> _Page excerpt_:
Grindhouse - Limited EditionOverview -
Two of the best genre filmmakers of a generation join forces for a mammoth-sized cinematic excursion into schlock, horror, and high-octane exploitation filmmaking - Quentin Tarantino and Robert Rodriguez’s Grindhouse. This fan-favorite cinematic event picks up a new deluxe Limited Edition release from Australia’s Via Vision offering up the full cinematic event and both extended versions of Planet Terror and Death Proof complete with hours of exciting extrafeatures. Highly Recommended.
The complete double feature experience from Robert Rodriguez and Quentin Tarantino in a 4-disc Limited Edition 3D Lenticular Hardcase.
Includes the Theatrical and Extended versions of the films, a bonus disc of special features, plus art cards!
Acclaimed directors Robert Rodriguez and Quentin Tarantino pay tribute to exploitation cinema in this epic double feature. With all star casts including Rose McGowan, Josh Brolin, Kurt Russell and Rosario Dawson, and featuring fictitious exploitation trailers directed by Rodriguez, Rob Zombie, Edgar Wright, Eli Roth, and Jason Eisener.
Storyline: Our Reviewer's Take
Some movies are more memorable for the experience of seeing them rather than the movies themselves. A throwback experience like Grindhouse from Robert Rodriguez and Quentin Tarantino could have precariously slipped into kitsch but managed to recreate a cinematic experience of a bygone era while staying true to the filmmakers' tendencies and finding a fun original tone to their respective features. Audiences just didn’t know what to expect, or if they had expectations, they got something completely different.
I saw this when it hit theaters opening night in 2007 on the biggest screen I could find in Chicago… and I was one of five people there. For a primetime opening night screening for two back-to-back films from two of the hottest directors of a generation, that was a shockingly small audience. Before it was over there would be two walkouts. Judging from the overheard conversations, of the three that made it to the end I might have been the only one who enjoyed it. But then I also knew what I was getting myself into.

> _Provided material_:
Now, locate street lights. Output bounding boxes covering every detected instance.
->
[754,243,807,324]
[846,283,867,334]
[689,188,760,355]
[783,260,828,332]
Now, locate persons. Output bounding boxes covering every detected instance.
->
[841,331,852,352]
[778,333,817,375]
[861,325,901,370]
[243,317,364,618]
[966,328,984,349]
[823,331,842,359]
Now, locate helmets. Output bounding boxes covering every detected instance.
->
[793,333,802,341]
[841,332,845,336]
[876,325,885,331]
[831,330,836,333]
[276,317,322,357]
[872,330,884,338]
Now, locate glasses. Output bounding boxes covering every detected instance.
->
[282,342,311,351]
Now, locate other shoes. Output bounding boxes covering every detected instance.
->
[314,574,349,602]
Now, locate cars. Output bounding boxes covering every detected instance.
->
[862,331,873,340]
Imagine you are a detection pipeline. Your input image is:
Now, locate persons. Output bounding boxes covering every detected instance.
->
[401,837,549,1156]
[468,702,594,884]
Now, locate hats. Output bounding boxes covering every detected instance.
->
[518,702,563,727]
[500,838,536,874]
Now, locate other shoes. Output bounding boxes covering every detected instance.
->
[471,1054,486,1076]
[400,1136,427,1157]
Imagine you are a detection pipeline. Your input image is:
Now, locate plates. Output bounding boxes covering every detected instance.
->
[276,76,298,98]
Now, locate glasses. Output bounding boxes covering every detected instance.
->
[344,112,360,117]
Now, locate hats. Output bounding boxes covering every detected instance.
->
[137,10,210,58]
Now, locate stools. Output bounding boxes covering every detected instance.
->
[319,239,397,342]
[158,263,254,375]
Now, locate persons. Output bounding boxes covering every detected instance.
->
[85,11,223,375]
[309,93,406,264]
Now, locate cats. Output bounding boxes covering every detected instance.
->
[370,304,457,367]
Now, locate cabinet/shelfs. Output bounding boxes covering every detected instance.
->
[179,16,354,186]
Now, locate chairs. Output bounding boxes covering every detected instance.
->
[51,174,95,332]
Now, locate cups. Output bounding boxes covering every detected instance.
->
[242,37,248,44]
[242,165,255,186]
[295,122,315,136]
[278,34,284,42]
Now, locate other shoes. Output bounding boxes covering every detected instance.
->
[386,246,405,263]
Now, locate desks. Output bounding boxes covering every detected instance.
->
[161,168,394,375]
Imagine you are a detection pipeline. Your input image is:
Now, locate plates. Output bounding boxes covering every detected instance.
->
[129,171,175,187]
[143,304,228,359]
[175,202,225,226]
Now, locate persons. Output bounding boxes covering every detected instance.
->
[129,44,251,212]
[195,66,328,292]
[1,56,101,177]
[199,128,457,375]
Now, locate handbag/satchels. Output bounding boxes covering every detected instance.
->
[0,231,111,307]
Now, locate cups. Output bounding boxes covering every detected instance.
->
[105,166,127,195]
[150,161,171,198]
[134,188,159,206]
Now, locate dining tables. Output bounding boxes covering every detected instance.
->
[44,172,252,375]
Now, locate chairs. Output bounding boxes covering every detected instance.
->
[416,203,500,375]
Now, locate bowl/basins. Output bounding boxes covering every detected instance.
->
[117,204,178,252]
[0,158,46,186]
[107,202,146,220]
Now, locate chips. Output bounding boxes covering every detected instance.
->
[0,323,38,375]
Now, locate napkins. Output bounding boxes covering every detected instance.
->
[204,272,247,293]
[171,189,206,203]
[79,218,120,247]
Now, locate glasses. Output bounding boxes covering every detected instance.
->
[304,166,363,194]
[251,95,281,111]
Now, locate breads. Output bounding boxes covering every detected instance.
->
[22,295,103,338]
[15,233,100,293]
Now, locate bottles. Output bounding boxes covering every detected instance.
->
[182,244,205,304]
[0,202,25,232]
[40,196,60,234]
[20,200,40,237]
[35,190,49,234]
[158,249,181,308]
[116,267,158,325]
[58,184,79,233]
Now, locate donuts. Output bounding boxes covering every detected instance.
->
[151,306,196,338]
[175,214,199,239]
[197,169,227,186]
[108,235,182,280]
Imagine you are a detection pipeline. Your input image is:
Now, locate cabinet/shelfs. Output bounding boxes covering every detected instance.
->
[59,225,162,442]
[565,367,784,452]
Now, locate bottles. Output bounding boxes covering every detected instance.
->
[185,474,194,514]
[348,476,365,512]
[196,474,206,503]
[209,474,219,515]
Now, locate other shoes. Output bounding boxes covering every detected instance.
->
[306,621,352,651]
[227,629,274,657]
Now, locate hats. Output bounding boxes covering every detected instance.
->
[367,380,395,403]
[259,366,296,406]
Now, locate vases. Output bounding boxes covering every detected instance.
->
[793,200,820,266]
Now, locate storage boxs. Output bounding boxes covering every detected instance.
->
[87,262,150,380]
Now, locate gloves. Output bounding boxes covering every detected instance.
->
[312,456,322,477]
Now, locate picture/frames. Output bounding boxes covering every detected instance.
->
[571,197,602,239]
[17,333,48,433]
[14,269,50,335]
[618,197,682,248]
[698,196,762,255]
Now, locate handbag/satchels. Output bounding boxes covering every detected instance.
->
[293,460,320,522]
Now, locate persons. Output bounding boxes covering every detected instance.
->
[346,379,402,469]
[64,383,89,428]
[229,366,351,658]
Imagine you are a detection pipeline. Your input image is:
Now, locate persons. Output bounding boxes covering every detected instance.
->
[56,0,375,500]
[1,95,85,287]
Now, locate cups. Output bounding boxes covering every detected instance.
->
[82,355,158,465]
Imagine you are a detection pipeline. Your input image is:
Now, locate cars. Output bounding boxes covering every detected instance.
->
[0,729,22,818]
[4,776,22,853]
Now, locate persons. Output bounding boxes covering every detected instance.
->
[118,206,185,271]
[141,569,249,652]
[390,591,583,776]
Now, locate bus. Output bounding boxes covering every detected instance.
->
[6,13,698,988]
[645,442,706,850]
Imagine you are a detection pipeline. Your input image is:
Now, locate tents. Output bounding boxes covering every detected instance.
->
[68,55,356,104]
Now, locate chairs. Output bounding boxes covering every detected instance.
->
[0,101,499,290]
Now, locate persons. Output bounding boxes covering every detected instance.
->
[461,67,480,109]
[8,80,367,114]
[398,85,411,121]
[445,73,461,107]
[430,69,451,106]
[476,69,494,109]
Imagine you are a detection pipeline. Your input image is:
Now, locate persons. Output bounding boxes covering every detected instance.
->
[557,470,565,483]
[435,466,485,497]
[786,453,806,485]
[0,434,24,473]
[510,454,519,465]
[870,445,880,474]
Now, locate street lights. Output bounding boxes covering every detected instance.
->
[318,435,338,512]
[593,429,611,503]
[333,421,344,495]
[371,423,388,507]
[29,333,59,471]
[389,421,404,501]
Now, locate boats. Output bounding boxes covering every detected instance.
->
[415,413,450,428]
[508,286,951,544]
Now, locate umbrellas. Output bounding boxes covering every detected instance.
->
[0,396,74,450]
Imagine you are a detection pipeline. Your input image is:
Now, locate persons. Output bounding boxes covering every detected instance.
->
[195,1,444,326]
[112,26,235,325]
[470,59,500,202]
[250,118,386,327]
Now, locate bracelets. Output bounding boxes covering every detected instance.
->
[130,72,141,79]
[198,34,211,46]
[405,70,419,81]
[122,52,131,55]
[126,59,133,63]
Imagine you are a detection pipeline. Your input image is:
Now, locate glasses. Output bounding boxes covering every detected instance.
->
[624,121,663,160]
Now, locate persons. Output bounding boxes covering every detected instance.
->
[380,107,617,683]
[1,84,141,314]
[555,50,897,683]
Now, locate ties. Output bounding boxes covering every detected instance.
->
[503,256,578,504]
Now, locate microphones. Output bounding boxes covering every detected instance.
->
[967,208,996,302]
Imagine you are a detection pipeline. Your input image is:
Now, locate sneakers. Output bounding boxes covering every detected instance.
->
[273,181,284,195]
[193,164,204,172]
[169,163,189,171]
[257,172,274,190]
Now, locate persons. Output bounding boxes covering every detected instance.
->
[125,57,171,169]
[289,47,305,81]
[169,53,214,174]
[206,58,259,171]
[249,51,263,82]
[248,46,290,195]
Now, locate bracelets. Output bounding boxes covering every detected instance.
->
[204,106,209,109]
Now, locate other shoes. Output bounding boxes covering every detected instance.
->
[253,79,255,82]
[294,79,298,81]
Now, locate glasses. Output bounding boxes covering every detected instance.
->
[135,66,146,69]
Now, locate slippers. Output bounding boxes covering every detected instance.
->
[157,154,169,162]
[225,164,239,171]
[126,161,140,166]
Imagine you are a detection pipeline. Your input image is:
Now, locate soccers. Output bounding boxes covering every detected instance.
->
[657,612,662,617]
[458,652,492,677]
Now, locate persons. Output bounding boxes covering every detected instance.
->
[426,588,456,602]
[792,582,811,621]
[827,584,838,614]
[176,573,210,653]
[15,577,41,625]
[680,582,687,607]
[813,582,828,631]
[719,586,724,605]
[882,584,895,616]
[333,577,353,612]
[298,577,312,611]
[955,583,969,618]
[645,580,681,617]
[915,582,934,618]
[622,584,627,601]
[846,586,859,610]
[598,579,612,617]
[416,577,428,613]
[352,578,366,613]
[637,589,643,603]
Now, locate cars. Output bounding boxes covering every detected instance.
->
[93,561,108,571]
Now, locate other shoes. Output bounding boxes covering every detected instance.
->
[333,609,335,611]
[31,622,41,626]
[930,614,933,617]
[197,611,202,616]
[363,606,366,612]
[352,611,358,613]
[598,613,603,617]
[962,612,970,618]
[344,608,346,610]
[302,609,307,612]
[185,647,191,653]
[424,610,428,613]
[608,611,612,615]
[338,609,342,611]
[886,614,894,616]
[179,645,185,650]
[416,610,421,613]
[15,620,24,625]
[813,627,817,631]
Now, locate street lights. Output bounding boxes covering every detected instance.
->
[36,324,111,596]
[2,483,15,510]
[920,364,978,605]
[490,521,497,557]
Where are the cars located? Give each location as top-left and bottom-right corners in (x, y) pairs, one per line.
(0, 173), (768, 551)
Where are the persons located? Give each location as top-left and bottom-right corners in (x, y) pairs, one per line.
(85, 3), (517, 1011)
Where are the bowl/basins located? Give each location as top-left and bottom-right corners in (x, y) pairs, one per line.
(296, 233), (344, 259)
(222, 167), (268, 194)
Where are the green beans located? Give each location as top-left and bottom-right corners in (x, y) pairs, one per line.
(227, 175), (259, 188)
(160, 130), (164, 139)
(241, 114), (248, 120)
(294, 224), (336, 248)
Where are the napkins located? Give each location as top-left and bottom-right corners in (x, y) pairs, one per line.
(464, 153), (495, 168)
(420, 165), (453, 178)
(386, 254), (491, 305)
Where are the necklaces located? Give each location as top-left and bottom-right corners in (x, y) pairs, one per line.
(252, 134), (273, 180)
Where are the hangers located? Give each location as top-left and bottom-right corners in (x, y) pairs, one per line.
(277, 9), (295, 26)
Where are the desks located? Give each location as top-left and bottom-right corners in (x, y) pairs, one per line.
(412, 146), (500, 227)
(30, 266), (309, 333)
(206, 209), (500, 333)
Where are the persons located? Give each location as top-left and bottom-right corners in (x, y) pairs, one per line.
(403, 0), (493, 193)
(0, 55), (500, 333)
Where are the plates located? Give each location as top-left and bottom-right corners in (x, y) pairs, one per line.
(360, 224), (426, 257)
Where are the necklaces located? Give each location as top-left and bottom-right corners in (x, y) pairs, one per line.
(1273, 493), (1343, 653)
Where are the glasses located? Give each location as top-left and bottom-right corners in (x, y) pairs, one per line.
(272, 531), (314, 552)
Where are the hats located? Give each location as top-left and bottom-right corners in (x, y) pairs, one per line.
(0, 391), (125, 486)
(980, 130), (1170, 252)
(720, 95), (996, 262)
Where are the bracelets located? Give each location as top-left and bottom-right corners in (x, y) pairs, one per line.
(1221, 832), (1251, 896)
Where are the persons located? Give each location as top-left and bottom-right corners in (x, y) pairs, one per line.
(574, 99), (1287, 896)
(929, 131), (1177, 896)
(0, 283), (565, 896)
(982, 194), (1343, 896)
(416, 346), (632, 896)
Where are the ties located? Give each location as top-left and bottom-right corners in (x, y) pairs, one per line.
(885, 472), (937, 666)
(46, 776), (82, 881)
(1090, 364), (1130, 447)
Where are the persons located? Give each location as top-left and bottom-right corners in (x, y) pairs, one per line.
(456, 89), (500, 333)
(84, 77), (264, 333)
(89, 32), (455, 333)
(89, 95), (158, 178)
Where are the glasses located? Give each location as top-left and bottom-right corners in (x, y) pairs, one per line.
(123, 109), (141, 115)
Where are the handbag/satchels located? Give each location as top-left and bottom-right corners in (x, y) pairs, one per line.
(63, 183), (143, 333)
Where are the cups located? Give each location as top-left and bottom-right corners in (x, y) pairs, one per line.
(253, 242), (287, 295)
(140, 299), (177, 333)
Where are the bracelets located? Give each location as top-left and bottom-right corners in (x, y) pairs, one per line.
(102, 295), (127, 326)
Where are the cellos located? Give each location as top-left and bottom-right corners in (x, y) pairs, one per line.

> _Task A_:
Repeat the part of the Grindhouse review starting with "The complete double" and going on through "and Jason Eisener.".
> _Task B_:
Answer these about the Grindhouse review:
(i) Which Australian company put out the Limited Edition release?
(ii) How many discs does the Limited Edition hardcase hold?
(iii) In which city did the reviewer see the film on its 2007 opening night?

> _Task output A_:
The complete double feature experience from Robert Rodriguez and Quentin Tarantino in a 4-disc Limited Edition 3D Lenticular Hardcase.
Includes the Theatrical and Extended versions of the films, a bonus disc of special features, plus art cards!
Acclaimed directors Robert Rodriguez and Quentin Tarantino pay tribute to exploitation cinema in this epic double feature. With all star casts including Rose McGowan, Josh Brolin, Kurt Russell and Rosario Dawson, and featuring fictitious exploitation trailers directed by Rodriguez, Rob Zombie, Edgar Wright, Eli Roth, and Jason Eisener.

> _Task output B_:
(i) Via Vision
(ii) Four
(iii) Chicago